1. Identifying and classifying sensitive data
You can’t protect what you don’t know or can’t find, so there was a lot of discussion around the importance of being able to discover and classify sensitive data within the organization. The speakers recommended getting started by defining what types of data require protection, such as ePHI, PII, or PCI data. Once you’ve identified what types of data will be considered sensitive, you need to locate where that data exists within your organization. Determine what areas of the environment in which it resides – endpoints, networks, the cloud, etc.

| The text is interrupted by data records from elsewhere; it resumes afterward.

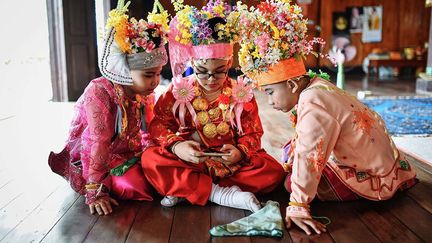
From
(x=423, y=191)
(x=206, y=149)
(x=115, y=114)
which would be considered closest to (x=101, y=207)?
(x=115, y=114)

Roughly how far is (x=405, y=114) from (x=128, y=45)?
11.6ft

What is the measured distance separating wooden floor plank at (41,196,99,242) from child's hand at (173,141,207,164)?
0.48 m

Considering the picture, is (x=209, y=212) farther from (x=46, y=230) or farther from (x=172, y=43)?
(x=172, y=43)

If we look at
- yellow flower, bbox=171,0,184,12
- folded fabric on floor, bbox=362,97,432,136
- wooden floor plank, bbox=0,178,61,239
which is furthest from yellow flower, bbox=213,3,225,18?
folded fabric on floor, bbox=362,97,432,136

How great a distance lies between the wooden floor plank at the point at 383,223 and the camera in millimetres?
1831

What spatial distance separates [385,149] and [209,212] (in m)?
0.85

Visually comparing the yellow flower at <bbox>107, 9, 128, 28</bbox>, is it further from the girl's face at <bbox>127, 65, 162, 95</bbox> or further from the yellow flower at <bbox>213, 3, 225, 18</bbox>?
the yellow flower at <bbox>213, 3, 225, 18</bbox>

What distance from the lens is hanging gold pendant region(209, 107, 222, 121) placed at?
241 centimetres

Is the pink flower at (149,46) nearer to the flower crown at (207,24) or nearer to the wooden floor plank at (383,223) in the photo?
the flower crown at (207,24)

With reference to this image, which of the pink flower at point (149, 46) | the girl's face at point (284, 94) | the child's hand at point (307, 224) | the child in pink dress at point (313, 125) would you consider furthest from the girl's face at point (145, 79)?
Answer: the child's hand at point (307, 224)

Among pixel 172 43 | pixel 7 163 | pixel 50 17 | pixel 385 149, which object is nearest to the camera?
pixel 385 149

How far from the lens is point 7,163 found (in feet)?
10.1

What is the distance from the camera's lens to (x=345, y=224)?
1964mm

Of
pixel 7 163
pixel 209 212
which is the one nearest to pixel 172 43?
pixel 209 212
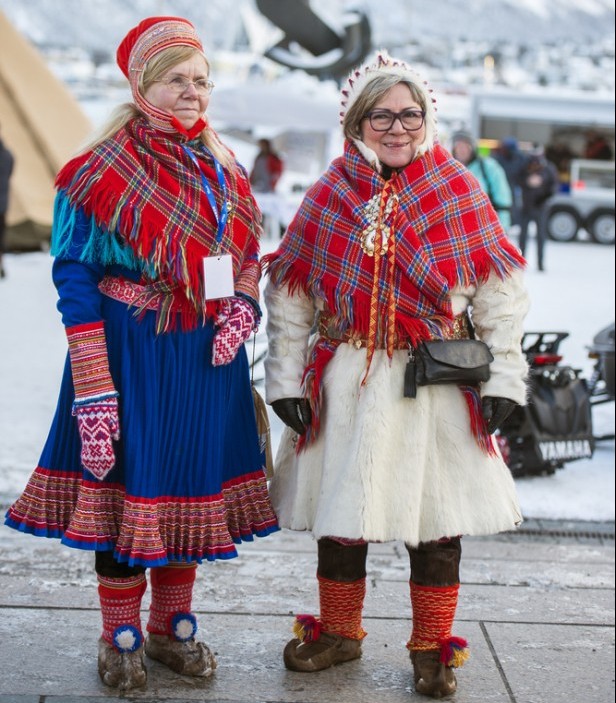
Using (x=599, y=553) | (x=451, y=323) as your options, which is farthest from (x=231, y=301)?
(x=599, y=553)

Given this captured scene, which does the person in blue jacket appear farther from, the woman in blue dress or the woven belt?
the woman in blue dress

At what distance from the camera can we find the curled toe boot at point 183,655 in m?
3.32

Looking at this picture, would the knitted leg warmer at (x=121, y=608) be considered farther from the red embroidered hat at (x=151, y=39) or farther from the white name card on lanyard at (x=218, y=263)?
the red embroidered hat at (x=151, y=39)

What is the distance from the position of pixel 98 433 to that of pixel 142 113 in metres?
0.85

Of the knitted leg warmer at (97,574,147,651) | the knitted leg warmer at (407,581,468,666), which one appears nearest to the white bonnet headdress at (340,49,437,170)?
the knitted leg warmer at (407,581,468,666)

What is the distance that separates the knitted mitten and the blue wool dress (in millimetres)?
51

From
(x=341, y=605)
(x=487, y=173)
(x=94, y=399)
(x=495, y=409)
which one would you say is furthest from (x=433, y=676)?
(x=487, y=173)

2. Employees put sensitive data at risk
Current or former employees, either by malice or mistake, can leak sensitive patient data across a variety of egress channels such as email, removable media, mobile devices, and cloud storage. As is the case in many industries, healthcare organizations struggle with finding the best ways to educate and empower users with the knowledge and practices to keep data safe.
Image via John Klossner.
3. Phishing attacks
Healthcare organizations have proven to be particularly vulnerable to phishing attacks. According to the CISOs, phishing attacks remain the top entry vector for malware, including ransomware. The phishing threat in the healthcare industry has been widely reported on in recent years. SecurityScorecard’s 2016 Healthcare Industry Cybersecurity Report found that 75% of healthcare organizations have fallen victim to malware infections, with PhishMe research suggesting that 91% of those attacks start with phishing.
4. Security tools providing way too many false positives
This is a common problem; time and resources spent responding to false positives is effectively wasted. Healthcare infosec teams are finding that the traditional methods to discovering PHI are prone to false positives and false negatives, leading to high staffing costs and ineffective actionable data.
5. A severe security talent shortage
The security talent shortage is real. As healthcare infosec teams continue to struggle to get sufficient budgets and resources for data protection, many face difficulties in finding qualified security practitioners to fill critical roles. A CIO Survey from last year found that unemployment in the information security industry is virtually 0%, while 23.2% of security professionals reported that the talent shortage is the biggest issue in IT.